# Two females adopted, one just gave birth, the other ready to POP = Blindsided! HELP



## wug (Oct 3, 2015)

Our 2 boys passed away after almost 2 1/2 years a few months ago so we adopted 2 girls from the SPCA (about 3 weeks ago) and in the last week or so noticed them both getting very fat. Sure enough we woke up yesterday morning to 13 babies and the 2nd female looks like she has swallowed a tennis ball so I expect more tonight or tomorrow. Obviously feeling shocked and overwhelmed a bit here. I had assumed the SPCA would have separated the but maybe they were surrendered after the Deed was done. Someone had surrendered 9 Rats I guess a couple preloaded with a "carpet bomb" of pups

Questions are: 

1) Do I have to separate the two moms and their respective litters? The cage is large enough for them to have their own corners and they have gotten along well. I am providing lots of protein and food and they both share perfectly and do not fight over food

2) If not, should I at least get them both a shelter of their own (only have one sizeable hut right now so setup towels into a bit of a soft warm shelter in the corner but not actual secluded coverage overhead for the second female yet

I have read a lot online about sexing rats but FOR THE LIFE OF ME I SUCK badly at it. We had 3 rats once that were 6 weeks old we were told awhile ago (two of the boys I mentioned above) and even then it took us another 2 weeks to really know for sure as the one female appeared to have testicles (either that or it was just a BIG butt and the boys were just not all "THAT" at the time) and heck if I could tell what type of genital was closer to the anus at that time. At one point the penises didn't look like penises and the Vagina in the group looked like a penis?!?! Fortunately before they had a chance to do the nasty, we finally guessed correctly and gave the girl to a friend that already had 3 girls. I'm pretty sure we were down to the wire on the window with risking babies there. lol

ANY helpful suggestions about ANYTHING baby related are welcome

Hopefully my temporary grief and post here has made someone smile today


----------



## Rat Daddy (Sep 25, 2011)

I have a friend who got into rats and mice a little bit over her head some years ago, we're talking about health department intervention kind of over her head...

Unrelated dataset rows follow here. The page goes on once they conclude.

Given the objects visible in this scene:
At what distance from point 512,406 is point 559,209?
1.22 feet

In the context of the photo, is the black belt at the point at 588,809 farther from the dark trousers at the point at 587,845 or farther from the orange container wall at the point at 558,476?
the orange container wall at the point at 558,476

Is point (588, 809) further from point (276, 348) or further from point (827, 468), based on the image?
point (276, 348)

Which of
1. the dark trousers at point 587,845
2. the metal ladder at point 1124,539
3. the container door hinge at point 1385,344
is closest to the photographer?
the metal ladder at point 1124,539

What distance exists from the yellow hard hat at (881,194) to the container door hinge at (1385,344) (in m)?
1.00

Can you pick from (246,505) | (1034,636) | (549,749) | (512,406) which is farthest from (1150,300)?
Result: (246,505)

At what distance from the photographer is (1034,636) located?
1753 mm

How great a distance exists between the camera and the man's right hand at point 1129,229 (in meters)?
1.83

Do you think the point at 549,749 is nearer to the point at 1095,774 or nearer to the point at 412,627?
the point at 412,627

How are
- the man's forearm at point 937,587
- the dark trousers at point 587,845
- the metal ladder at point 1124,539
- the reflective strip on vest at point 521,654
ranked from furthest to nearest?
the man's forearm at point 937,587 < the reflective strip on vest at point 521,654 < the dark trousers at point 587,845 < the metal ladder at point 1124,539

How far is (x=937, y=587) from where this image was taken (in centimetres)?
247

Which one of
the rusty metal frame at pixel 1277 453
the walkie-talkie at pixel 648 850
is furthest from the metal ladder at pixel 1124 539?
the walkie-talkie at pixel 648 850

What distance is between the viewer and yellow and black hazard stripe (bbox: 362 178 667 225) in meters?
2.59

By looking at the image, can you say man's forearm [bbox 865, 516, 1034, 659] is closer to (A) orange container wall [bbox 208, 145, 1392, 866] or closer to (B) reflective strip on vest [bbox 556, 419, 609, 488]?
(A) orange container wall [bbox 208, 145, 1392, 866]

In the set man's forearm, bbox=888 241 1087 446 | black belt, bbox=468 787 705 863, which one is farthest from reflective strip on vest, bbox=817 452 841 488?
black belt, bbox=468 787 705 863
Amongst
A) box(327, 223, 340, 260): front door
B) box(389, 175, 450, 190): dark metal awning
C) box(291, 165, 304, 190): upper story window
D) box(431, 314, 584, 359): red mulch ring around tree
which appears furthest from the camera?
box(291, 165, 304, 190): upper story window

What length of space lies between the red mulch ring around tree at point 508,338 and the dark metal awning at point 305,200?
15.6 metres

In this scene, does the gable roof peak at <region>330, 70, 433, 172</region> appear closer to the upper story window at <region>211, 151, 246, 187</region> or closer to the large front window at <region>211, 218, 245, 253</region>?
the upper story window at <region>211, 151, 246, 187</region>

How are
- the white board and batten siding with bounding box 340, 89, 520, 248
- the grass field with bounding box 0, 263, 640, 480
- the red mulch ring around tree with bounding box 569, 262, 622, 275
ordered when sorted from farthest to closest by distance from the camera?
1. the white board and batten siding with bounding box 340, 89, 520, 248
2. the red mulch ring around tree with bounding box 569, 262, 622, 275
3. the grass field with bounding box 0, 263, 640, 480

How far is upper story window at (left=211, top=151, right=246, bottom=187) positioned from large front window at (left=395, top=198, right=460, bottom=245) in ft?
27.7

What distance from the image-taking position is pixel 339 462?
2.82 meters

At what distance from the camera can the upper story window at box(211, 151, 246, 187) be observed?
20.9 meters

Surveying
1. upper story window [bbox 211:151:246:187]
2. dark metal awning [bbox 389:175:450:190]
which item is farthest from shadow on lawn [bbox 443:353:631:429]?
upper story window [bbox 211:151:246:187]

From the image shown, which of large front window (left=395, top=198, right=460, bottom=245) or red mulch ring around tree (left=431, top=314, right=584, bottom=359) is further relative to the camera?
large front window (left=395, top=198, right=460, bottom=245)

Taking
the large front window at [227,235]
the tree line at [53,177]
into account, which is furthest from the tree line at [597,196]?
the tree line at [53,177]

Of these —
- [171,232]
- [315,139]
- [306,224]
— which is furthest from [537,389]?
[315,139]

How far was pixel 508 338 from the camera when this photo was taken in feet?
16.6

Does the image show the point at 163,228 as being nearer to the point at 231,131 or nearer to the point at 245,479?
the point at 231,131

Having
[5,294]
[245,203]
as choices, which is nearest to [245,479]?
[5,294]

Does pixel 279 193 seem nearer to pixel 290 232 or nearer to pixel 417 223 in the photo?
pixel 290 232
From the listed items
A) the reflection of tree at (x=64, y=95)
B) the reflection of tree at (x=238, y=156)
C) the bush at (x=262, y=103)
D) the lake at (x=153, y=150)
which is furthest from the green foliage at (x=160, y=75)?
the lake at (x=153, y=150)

She tells me she always kept two pregnant females together so they could help each other raise each other's pups. She claims that the moms would regularly steal pups from one another back and forth, but that the pups got great care... I never saw her setup, so I'm just relating what she told me.

As to sexing rat pups, I agree it can be hard... but well before the females can become pregnant you will see differences between the pups... Call them group 1 and group 2 if you can't tell male from female... Basically you just need to separate the pups into similar groups... One will be male and the other female, eventually all doubt will pass as to which is which, but at least you won't have to worry about another generation of offspring. Next time around, if there ever is a next time around you will know which group is which, but for now two same sex groups is good enough.


----------



## moonkissed (Dec 26, 2011)

I actually answered on your other thread but to repeat for others perhaps 

Yes separate the moms into their own cages. While some moms are fine being together, in most cases it is not a good idea. Moms have been known to play tug of war with babies, fight over them and steal them from each other. This can lead to injured babies, babies not being fed well and overly stressed moms.

I actually prefer to keep my moms by themselves with no other rats in the cage until 2-3 weeks. If you do separate your girls, you can put them all back together at 2-3 weeks safely but watch them and make sure everything is good.

i actually find it is fairly easy to sex rats. I sex all my babies at 2 days old. The easiest method is to pick up one baby and then pick up another and compare. If will easily be able to tell if they are the same or different. And you can go from there. Unless all your babies r one sex then it may be confusing!!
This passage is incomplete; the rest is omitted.